Likewise, if you control the current, you apply whatever torque is indicated by that current, and the voltage will reflect what the load does, speeding up, slowing down, or staying the same.
So, I'm driving my Prius (I actually have two Gen 1 Prius's), and I step on my brake, but not hard enough to engage the friction brakes (it does have friction brakes).
Or, I brace for a stop on my Segway, and it begins to decelerate accordingly. (It does NOT have friction brakes, and relies entirely on regenerative braking. Friction brakes would be incompatible with its self-balancing function).
To do this, both devices draw power from the drive motor. That is, they take current in the same direction as the motor's voltage is pushing it. Power = voltage x current, so this is power out. Power integrated over time is energy -- and this is the energy that's stored in the battery.
Now, there's a problem. Batteries operate at an approximately fixed voltage, based on the electrochemical reactions that go on inside.
But voltage varies with speed. So a regenerative system, to work at a low speed, has to accept the current at a low voltage, and yet stuff it into the battery at a high voltage.
To do this, we can use a bit of switching-transistor magic, in a circuit called a voltage multiplier.
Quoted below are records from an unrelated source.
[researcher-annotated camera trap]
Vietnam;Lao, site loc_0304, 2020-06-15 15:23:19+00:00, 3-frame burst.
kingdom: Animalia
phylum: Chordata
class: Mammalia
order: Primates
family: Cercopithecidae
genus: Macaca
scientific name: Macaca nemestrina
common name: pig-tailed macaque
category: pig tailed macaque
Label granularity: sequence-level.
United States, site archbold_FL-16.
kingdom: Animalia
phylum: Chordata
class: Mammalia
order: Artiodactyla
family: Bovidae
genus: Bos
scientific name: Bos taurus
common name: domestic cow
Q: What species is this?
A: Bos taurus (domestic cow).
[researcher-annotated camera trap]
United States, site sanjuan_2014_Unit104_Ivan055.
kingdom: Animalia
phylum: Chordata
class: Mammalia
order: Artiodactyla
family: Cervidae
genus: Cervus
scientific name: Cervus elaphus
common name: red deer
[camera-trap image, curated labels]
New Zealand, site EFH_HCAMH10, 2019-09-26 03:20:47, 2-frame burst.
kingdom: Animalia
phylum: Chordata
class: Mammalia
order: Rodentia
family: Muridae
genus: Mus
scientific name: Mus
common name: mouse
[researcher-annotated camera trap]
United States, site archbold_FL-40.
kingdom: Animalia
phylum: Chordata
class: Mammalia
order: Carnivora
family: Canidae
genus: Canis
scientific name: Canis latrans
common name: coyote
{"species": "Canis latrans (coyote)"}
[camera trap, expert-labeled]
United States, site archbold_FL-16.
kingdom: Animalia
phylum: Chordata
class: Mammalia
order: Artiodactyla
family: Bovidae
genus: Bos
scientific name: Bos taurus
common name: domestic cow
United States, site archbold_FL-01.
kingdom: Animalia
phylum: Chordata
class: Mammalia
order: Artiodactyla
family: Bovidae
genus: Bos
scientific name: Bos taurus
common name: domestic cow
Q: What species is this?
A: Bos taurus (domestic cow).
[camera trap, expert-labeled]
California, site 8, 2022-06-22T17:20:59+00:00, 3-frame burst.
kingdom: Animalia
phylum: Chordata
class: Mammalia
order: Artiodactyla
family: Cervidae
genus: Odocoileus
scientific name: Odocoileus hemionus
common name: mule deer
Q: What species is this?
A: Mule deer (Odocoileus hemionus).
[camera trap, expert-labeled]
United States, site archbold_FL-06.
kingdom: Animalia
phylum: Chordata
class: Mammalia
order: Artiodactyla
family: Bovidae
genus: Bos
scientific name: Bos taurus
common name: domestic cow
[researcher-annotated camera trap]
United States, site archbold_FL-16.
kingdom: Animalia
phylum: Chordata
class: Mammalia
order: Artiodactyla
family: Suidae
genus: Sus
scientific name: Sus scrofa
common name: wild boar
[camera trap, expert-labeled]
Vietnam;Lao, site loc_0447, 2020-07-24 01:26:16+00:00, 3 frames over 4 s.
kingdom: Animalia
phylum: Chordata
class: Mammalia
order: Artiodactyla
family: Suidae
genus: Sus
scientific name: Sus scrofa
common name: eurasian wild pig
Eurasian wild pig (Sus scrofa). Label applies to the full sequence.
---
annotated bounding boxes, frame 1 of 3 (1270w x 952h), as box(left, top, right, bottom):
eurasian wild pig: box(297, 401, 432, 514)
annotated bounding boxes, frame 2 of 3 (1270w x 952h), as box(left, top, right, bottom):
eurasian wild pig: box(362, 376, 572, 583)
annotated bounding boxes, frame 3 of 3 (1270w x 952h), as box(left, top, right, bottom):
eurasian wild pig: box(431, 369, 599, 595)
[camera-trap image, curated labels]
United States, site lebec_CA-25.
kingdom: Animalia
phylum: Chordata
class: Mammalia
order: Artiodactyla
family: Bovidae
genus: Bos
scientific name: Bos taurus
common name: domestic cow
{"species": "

Let's take, say, four capacitors. We accept charge quickly from the motor (high current) and use it to charge the capacitors in parallel, matching the motor's output voltage at this speed.
Then, we flip a few transistor switches, and stack the capacitors in series, giving 4x the voltage, but only 1/4 the current (so it's the same amount of power out). This then pushes the charge into the batteries.
To take the energy back out on starting up again, we just reverse the process. Charge up the capacitors in series, dump them into the motor at a low voltage but high current for a good high starting torque -- but carefully, so we don't spin the tires. Note that this gives us high torque right where gasoline engines are at their worst -- low speeds.
That's about it, really. The batteries to hold the charge aren't very big, if you're only holding the energy from braking. Both a Segway and a Prius have batteries that are much larger than that, and can store enough energy to drive for a considerable distances on battery alone. (24 miles, for a Segway). Electric motors are relatively light for a given output, compared to an internal combustion engine.
If you also use battery power to satisfy peak demand, you can save weight by using a lighter internal combustion engine AND add to its life by operating it in a lower-stress operating region. Extreme hybrids only need to size the engine to the average power demand.
Of course, in an electric vehicle, like the Segway, you have electric motors, motor controllers, and batteries anyway. You need ZERO additional parts, and ZERO additional weight to do regenerative braking. It's free energy. The same is true if you have a hybrid for other reasons (overall efficiency). There is never a reason to NOT do regenerative braking, if you have motors and batteries (or ultracapacitors) in place.